## What you are asked to do
Answer these questions about the Vim passage below:
1. Which tool did the writer switch away from when adopting coc.nvim?
2. What happens when highlighted text is followed by typing S) with the autosurround plugin?
3. Besides Vim, which editor does the passage credit with offering scripting that can overhaul the base software?

## Passage for review
◆ ◆ ◆ ◆ ◆
I've gotten more and more IDE functionality since, especially when I just a few days ago switched from YouCompleteMe to coc.nvim. With coc.nvim, I use clangd and ccls, and I have everything. I have error highlighting, I have auto-import, I have fix suggestions, I have warnings, I have signature help that beats YouCompleteMe by a huge margin. I've spent an embarrasing amount of time just tinkering with my vim config, not because I had to, but because I wanted to. Vim in general lets me develop my editor around my workflow, rather than having to build my workflow around the editor. It's more specifically a bidirectional: there are parts of Vim I have to conform to, such as modal editing, but even that can be customized.

Modal editing in general works for me. I can input commands in normal or visual mode that wouldn't make sense in just a normal insert mode. For an instance, thanks to an autosurround plugin, if I highlight some text and type S), the text is surrounded in (). (i.e. this highlighted -> (this highlighted)). This is largely useful when I have to redo parenthesis for whatever reason, but that wouldn't make sense in insert mode only. Is ) a request to replace the text or is it a request to surround? Editors assuming they know which honestly frustrate me, because there usually isn't a way to tell it to not surround stuff, but replace instead. With modal editing and commands, I can.

Just for good measure, modal editing is the concept of having separate modes for editing. Pretty much all mainstream editors are non-modal, which means there's only one mode, and that's insert mode. There's of course keyboard shortcuts, and things that may resemble normal mode commands, but it's all done without leaving insert mode. Until I started using Vim actively, I actually preferred this.

Remember the bit I said about package managers earlier? This largely matters because Vim requires config to be usable. I always assumed people just used plain Vim, which is why the person who helped me get started actually did manage to help me get started. They opened my eyes to the existence of package managers, which I hadn't thought about because it wasn't built-in. Most mainstream editors today offer extremely little scripting, and very few of them offer the ability to write package managers or other functionality that overhauls the base software. That is a major strength Vim has, and admittedly Emacs too, even if I'm not a fan of (l((i)((((s))(p))))). As a result, Vim appears to be a lot scarier and hard to use than it actually is. Yes, modal editing is something that takes time to learn, but achieving that, it's still more than achievable to customize the editor with little effort. I need to highlight this bit and reiterate that my .vimrc is largely over-engineered, and doesn't represent the average complexity, or even the smallest config necessary to get you up and running. Different requirements also result in different config requirements, and as a generalist, my config requirements tend to be a lot more complex than absolutely necessary.
◆ ◆ ◆ ◆ ◆
## Data under study
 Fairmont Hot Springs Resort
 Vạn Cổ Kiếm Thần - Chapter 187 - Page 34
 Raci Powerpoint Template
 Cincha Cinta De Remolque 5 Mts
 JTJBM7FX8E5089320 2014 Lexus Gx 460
◆ ◆ ◆ ◆ ◆
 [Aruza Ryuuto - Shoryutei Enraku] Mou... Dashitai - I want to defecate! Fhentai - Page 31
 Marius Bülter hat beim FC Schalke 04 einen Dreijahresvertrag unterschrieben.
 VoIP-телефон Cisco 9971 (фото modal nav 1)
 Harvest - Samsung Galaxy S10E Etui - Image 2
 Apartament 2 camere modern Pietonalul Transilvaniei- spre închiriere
◆ ◆ ◆ ◆ ◆
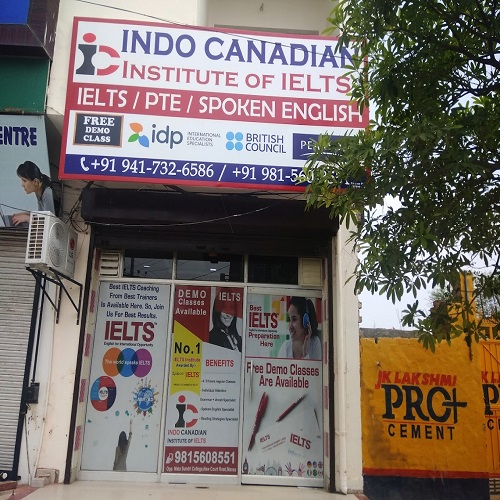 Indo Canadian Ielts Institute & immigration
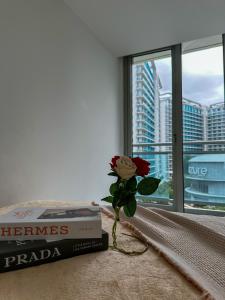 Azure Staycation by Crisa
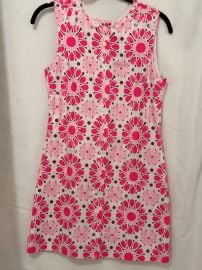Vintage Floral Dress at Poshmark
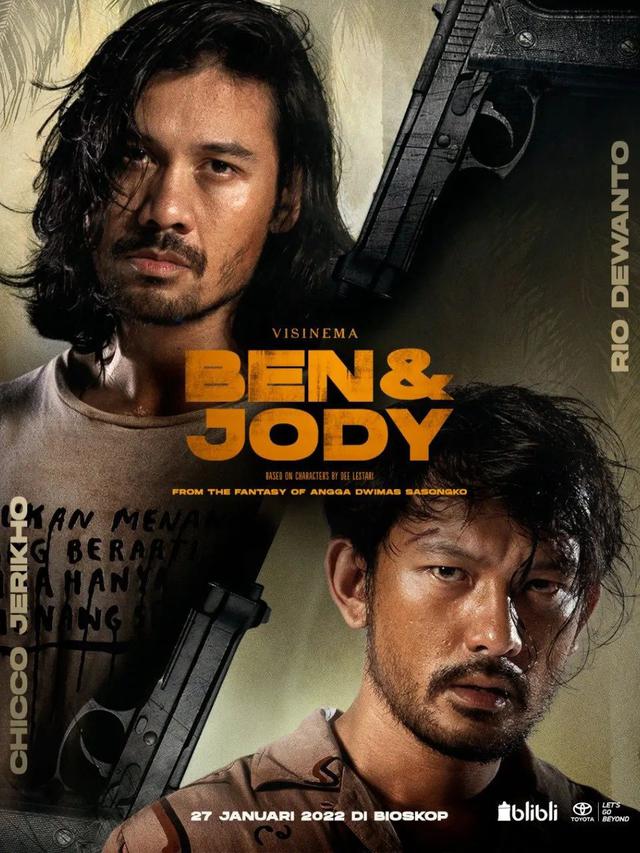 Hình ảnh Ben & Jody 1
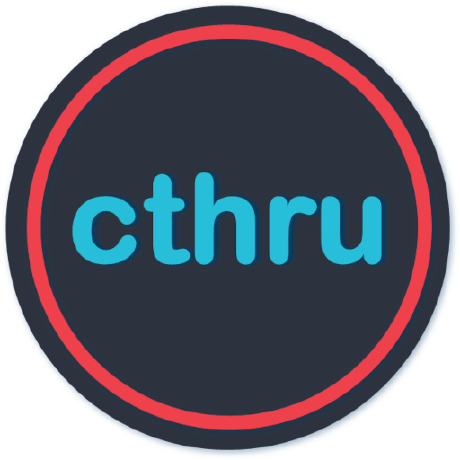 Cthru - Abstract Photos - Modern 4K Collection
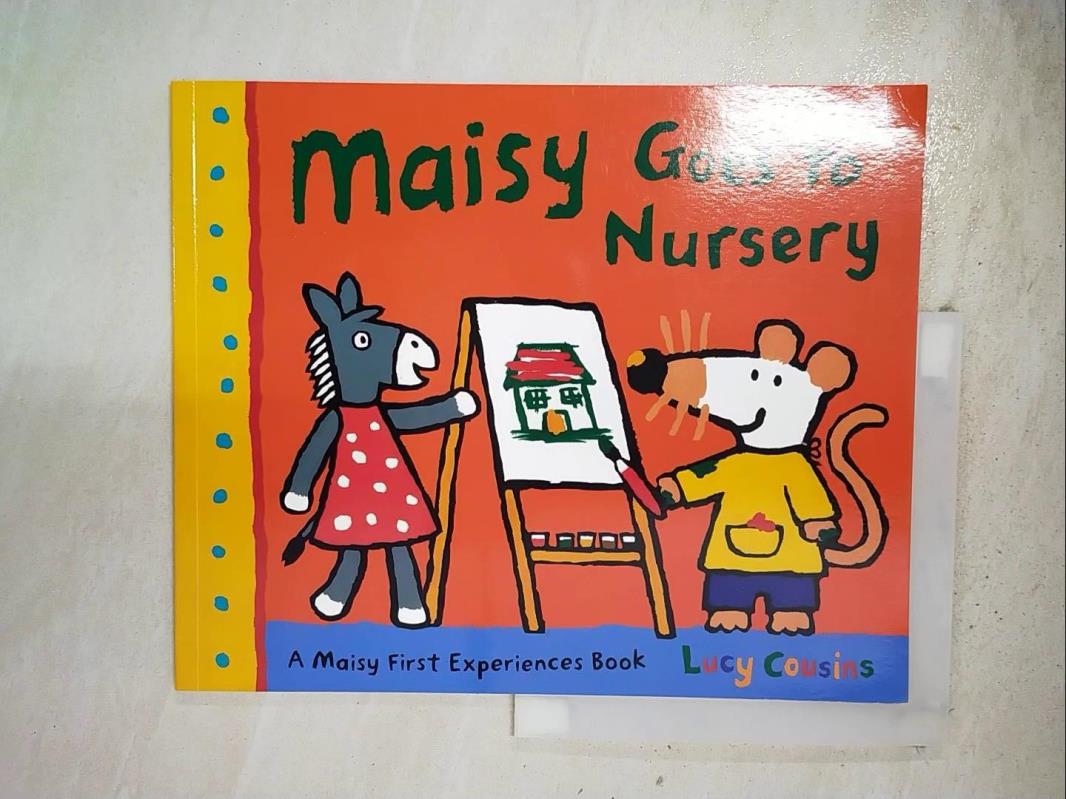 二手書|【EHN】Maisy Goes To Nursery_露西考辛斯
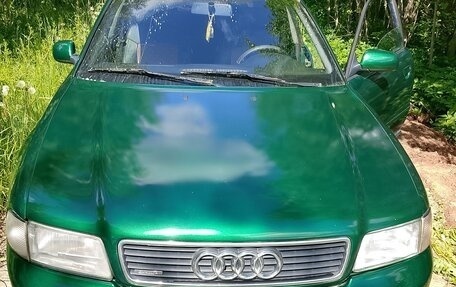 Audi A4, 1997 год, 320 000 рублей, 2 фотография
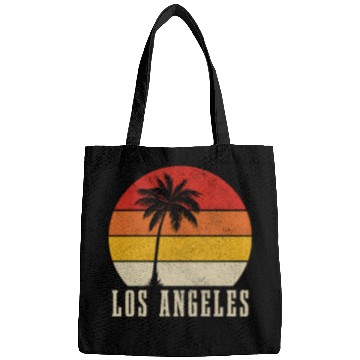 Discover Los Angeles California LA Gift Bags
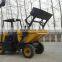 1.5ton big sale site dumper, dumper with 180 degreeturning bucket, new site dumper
◆ ◆ ◆ ◆ ◆
## Output
1. The writer switched away from YouCompleteMe.
2. The highlighted text is surrounded in parentheses.
3. The passage credits Emacs.